First articulated by our founder Sharon Chang, the framework and practice of future architecture is the result of her many collaborative efforts to make the world more beautiful for more people.
Through Sharon’s attempt at developing a comprehensive discipline, she recognized an imperative to galvanize collective imagination. Future architecture as an emergent discipline needs to be defined by a community of future architects actively prototyping and learning together, therefore the best way to establish future architecture is to first understand what it means to be a future architect. The Guild of Future Architects was born out of the desire to pursue this journey of awareness, learning, co-creation and transformation.
Today, future architecture represents both the ongoing evolution of Sharon’s articulated thesis and the synthesized collective wisdom from a growing community of future architects.

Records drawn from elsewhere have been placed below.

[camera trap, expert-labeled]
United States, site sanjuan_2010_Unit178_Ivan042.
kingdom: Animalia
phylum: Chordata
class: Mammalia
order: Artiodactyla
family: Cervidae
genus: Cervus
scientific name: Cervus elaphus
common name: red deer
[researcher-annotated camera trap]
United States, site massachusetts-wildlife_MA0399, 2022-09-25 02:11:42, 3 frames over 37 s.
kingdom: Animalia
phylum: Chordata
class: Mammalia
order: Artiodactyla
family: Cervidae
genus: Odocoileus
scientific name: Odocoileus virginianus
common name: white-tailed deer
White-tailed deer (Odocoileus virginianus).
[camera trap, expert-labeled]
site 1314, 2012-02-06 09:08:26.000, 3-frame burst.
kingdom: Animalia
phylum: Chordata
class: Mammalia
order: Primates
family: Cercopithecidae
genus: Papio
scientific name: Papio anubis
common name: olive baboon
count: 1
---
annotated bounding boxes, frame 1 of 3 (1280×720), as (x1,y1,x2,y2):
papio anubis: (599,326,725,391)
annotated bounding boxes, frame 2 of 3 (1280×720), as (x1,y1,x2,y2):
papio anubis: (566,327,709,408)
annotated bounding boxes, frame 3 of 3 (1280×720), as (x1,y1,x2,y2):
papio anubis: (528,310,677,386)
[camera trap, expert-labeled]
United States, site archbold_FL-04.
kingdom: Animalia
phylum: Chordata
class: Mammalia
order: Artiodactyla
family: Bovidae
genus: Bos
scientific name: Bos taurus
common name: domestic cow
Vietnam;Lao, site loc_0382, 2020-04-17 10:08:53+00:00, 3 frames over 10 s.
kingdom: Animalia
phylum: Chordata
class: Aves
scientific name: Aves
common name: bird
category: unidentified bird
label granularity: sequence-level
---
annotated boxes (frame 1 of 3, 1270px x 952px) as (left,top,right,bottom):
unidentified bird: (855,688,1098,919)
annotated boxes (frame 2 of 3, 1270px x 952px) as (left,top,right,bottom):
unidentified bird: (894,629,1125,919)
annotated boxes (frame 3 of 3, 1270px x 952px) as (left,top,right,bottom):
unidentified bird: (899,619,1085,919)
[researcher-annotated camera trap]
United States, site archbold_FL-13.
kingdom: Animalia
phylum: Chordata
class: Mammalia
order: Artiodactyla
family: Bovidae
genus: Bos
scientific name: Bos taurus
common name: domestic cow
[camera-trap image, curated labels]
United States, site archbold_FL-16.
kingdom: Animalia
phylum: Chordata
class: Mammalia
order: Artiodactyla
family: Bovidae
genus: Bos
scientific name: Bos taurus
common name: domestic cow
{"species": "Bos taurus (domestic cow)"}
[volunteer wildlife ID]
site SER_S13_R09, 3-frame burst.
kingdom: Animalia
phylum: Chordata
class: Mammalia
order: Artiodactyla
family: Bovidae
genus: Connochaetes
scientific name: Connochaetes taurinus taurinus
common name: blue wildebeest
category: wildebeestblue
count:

Our orientation to change is born of the recognition that systems-level challenges are becoming more complex by the day. The theory of future architecture holds that such complexity can be harnessed to design better futures through collaborative efforts. Furthermore, via sophisticated orchestration of intangible forms such as trust, sentiment and power dynamics, future architecture creates conditions for more comprehensive and nuanced impact. Our current understanding of future architecture includes the following frameworks:
Imagination / Narrative / Embodiment
The INE framework is used to calibrate the dynamic interplay between imagination, narrative and embodiment. The more radical and unencumbered our imagination gets, the more we are equipped to develop powerful narratives that align values and transcend current cultural limitations. As these narratives become more diverse and complex, we are able to evolve our identity in ways that increase our capacity to more fully embody shared values on intellectual, emotional and spiritual levels. Such elevated embodiment opens up neurological pathways that can lead to expanded consciousness, thereby enhancing our motivation and ability to imagine outside of current realities.
Curiosity, Curation, Coordination, Commitment, Creation
5C provides the framework for a lifelong journey towards mastery in balancing the five elements – air, fire, water, earth and ether – within and around ourselves. The elements are mapped to five essential dimensions of any creative endeavor: Curiosity (air), Curation (fire), Coordination (water), Commitment (earth), and Creation (ether). This framework draws inspiration from multiple lineages of ancient wisdom and applies contemporary methodologies to facilitate individual practice as well as collective pursuit.
Agnostic Contextual Design
ACD is a framework used to encourage an agnostic and contextual approach to problem-solving. The goal is for individuals and collectives to responsively integrate synergistic mindsets, skills and tools to address emerging complexity.
Story / Rule / Money
SRM is a framework for systems intervention. It provides three critical lenses – story, rule, money – for analyzing any given system’s propensity to change through intentional design. Key areas for investigation include how individual stories become collective narratives, how the process of narrative co-creation helps to align values, create incentives, change behaviors and shift power structures, and how access to capital is determined by the interplay of all these elements.